Nas edições anteriores do projeto Berço das Águas, entre 2011 e 2020, a OPAN facilitou a elaboração e a implementação de PGTAs em cinco terras indígenas da bacia do Juruena (Manoki, Myky, Pirineus de Souza, Tirecatinga e Rikbaktsa). Foram definidas diretrizes, elaborados diagnósticos participativos, calendários sazonais, etnomapeamentos e etnozoneamentos, acordos para o uso e ocupação dos territórios, além de diversas formações e ações que contribuíram com a educação ambiental, segurança alimentar, apoio aos rituais e proteção e monitoramento dos territórios.

“A continuidade do projeto Berço das Águas vai permitir ampliar o apoio aos povos da bacia do Rio Juruena. A implementação dos planos de gestão possibilita trazer alternativas de geração de renda, maior participação da juventude, fortalecimento das organizações indígenas, além de contribuir para a implementação da Política Nacional de Gestão Territorial e Ambiental (PNGATI) no estado de Mato Grosso”, avalia Artema Lima.

Bacia do Juruena

Vivem na bacia do Juruena os povos Myky, Manoki-Irantxe, Enawene Nawe, Nambikwara, Bakairi, Rikbaktsa, Kayabi, Apiaká, Munduruku e Paresi, além de grupos isolados. Esses povos habitam 22 terras indígenas, o que representa 25% dos territórios indígenas de Mato Grosso, estendendo-se por uma área equivalente a 27% da bacia e abarcando 17 municípios.
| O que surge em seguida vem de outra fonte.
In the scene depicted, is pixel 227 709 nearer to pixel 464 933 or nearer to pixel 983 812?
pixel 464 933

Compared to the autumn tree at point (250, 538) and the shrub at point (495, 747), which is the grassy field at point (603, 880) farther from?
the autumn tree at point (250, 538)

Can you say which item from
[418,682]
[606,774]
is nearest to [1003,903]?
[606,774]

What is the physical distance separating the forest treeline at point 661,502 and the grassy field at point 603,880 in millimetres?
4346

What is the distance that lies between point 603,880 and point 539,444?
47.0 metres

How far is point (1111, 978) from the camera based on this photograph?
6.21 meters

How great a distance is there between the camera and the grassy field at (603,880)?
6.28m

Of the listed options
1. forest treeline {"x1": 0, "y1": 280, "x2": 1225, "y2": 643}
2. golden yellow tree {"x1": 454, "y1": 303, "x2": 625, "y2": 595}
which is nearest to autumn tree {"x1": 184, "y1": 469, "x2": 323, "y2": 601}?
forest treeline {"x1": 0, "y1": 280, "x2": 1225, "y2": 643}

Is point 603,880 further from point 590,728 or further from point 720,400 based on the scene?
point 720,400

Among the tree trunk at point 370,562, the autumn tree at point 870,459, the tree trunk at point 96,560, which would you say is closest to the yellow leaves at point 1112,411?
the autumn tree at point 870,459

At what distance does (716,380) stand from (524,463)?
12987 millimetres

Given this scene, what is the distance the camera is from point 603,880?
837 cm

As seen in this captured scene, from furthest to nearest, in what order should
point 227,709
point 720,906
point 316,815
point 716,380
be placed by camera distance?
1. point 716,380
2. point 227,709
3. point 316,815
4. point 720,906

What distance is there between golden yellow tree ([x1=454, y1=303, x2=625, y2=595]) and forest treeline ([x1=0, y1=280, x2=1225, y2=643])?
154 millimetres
“As terras indígenas são as áreas mais conservadas da região. Elas atuam de forma considerável na regulação do clima, mantendo o estoque de carbono, assegurando a diversidade da fauna e da flora e a conservação de florestas em toda a bacia. São ilhas de conservação em meio ao contexto de pressões e ameaças, especialmente empreendimentos hidroelétricos, agronegócio e mineração. Os territórios indígenas são extremamente importantes para a conservação da sociobiodiversidade no estado de Mato Grosso e no Brasil”, conclui Artema Lima.